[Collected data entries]
-- Opening Marker --

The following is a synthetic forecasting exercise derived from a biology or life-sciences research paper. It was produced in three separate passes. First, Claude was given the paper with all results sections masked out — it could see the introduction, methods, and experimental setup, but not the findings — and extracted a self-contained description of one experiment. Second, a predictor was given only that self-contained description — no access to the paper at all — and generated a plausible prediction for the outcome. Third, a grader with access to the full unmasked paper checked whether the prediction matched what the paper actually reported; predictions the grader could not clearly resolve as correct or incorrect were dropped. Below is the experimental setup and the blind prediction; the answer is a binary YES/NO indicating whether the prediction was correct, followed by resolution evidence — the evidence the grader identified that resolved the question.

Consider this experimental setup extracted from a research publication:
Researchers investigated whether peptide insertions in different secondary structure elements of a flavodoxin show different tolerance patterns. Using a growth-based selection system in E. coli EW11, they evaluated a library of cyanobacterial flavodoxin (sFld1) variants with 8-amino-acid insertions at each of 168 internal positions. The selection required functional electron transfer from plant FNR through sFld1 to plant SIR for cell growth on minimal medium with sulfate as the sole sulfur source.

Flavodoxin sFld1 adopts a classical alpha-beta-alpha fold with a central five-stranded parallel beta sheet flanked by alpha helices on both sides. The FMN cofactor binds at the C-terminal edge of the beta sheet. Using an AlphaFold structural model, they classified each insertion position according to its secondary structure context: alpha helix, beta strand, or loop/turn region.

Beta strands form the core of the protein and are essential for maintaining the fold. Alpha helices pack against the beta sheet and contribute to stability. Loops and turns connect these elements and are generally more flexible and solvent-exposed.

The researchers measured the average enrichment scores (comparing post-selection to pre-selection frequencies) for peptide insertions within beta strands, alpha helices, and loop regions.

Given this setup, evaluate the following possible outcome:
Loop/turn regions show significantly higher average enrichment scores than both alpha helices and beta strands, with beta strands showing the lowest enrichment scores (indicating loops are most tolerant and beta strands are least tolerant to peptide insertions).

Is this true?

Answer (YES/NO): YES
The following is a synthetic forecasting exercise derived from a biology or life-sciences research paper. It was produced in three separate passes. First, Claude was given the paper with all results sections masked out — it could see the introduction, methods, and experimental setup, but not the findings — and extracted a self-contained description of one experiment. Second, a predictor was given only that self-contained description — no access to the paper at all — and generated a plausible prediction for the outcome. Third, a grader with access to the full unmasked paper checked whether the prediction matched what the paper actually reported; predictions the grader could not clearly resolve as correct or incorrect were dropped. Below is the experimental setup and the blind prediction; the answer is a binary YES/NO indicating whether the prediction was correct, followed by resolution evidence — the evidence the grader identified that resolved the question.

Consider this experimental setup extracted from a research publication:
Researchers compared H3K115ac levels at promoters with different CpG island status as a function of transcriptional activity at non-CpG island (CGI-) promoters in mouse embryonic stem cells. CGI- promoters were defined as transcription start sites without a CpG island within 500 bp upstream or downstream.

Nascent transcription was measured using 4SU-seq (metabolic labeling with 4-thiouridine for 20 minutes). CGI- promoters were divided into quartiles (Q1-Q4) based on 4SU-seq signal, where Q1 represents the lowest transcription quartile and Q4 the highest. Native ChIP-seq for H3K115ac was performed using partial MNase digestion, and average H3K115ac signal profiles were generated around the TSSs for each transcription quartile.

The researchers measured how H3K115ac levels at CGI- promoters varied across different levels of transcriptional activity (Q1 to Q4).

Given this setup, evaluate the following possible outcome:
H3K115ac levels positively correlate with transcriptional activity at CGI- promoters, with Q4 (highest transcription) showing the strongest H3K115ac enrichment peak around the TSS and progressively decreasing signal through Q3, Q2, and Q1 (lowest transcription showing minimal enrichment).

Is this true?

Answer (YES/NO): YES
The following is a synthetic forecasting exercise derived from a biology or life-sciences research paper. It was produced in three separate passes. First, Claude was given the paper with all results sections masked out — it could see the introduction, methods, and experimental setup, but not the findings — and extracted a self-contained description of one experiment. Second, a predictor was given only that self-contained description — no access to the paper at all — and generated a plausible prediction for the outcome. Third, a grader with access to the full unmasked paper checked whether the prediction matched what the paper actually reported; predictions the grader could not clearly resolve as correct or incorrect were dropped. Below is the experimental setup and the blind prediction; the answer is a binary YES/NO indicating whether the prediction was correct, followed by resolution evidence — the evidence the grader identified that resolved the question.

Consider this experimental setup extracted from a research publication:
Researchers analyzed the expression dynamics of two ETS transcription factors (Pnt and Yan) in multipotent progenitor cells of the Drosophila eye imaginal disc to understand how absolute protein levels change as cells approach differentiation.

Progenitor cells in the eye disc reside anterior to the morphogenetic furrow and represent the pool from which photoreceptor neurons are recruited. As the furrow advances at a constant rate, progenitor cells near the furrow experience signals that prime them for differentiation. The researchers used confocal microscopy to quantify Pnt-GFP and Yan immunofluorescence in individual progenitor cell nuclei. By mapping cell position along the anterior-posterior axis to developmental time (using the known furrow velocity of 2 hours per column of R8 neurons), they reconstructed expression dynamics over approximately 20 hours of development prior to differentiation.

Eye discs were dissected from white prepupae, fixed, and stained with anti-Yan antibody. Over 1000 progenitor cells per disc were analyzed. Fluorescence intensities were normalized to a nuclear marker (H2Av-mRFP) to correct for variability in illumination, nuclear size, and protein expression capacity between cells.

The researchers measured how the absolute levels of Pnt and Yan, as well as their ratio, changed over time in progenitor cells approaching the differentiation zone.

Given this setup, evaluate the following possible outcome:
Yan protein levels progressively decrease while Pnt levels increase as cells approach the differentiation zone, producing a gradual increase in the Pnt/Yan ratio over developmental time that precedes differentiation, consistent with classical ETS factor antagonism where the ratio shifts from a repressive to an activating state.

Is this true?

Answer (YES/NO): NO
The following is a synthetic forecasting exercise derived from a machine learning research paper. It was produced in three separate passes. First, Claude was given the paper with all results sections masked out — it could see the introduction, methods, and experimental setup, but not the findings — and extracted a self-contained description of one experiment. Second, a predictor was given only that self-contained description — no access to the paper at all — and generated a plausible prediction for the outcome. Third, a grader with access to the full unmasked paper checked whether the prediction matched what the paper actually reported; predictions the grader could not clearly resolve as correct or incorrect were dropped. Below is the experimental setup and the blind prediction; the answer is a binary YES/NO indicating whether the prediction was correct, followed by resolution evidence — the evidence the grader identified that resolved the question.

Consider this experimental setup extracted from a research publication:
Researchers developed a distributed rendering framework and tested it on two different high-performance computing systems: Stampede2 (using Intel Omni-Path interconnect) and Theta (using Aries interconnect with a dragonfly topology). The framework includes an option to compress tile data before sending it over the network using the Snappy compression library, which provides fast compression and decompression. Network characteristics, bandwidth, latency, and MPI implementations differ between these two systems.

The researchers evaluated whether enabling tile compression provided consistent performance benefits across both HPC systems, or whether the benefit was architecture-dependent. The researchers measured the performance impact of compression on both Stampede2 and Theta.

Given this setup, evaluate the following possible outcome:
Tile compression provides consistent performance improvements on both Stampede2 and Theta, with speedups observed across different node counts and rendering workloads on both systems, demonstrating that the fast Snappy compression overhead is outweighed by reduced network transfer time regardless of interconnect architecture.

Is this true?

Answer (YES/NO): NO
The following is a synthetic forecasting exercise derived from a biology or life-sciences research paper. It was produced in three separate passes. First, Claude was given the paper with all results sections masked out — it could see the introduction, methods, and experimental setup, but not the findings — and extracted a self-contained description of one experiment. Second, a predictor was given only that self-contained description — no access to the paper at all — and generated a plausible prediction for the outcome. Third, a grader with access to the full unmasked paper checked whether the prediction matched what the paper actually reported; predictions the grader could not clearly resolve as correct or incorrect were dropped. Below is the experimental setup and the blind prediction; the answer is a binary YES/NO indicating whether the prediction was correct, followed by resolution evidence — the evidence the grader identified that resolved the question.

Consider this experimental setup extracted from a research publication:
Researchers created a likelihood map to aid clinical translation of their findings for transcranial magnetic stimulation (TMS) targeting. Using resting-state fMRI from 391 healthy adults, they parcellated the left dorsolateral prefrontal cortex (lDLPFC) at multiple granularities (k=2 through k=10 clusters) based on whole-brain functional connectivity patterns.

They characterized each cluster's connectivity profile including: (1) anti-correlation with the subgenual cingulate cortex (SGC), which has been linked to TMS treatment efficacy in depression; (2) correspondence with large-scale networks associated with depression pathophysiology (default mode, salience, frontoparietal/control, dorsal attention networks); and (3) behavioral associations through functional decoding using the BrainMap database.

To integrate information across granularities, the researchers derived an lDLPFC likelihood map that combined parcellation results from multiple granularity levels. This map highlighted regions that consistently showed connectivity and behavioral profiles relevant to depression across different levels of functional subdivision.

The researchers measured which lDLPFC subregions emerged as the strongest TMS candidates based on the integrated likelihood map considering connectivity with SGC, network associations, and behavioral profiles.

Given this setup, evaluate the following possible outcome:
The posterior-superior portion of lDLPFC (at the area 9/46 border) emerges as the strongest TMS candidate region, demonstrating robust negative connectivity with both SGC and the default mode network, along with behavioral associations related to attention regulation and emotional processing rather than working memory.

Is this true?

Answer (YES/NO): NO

-- Closing Marker --

ACTIVITY: Look over the records above, and wherever a line contains the string "Theta", copy that line.

SOLUTION FOR THIS EXERCISE:
Researchers developed a distributed rendering framework and tested it on two different high-performance computing systems: Stampede2 (using Intel Omni-Path interconnect) and Theta (using Aries interconnect with a dragonfly topology). The framework includes an option to compress tile data before sending it over the network using the Snappy compression library, which provides fast compression and decompression. Network characteristics, bandwidth, latency, and MPI implementations differ between these two systems.
The researchers evaluated whether enabling tile compression provided consistent performance benefits across both HPC systems, or whether the benefit was architecture-dependent. The researchers measured the performance impact of compression on both Stampede2 and Theta.
Tile compression provides consistent performance improvements on both Stampede2 and Theta, with speedups observed across different node counts and rendering workloads on both systems, demonstrating that the fast Snappy compression overhead is outweighed by reduced network transfer time regardless of interconnect architecture.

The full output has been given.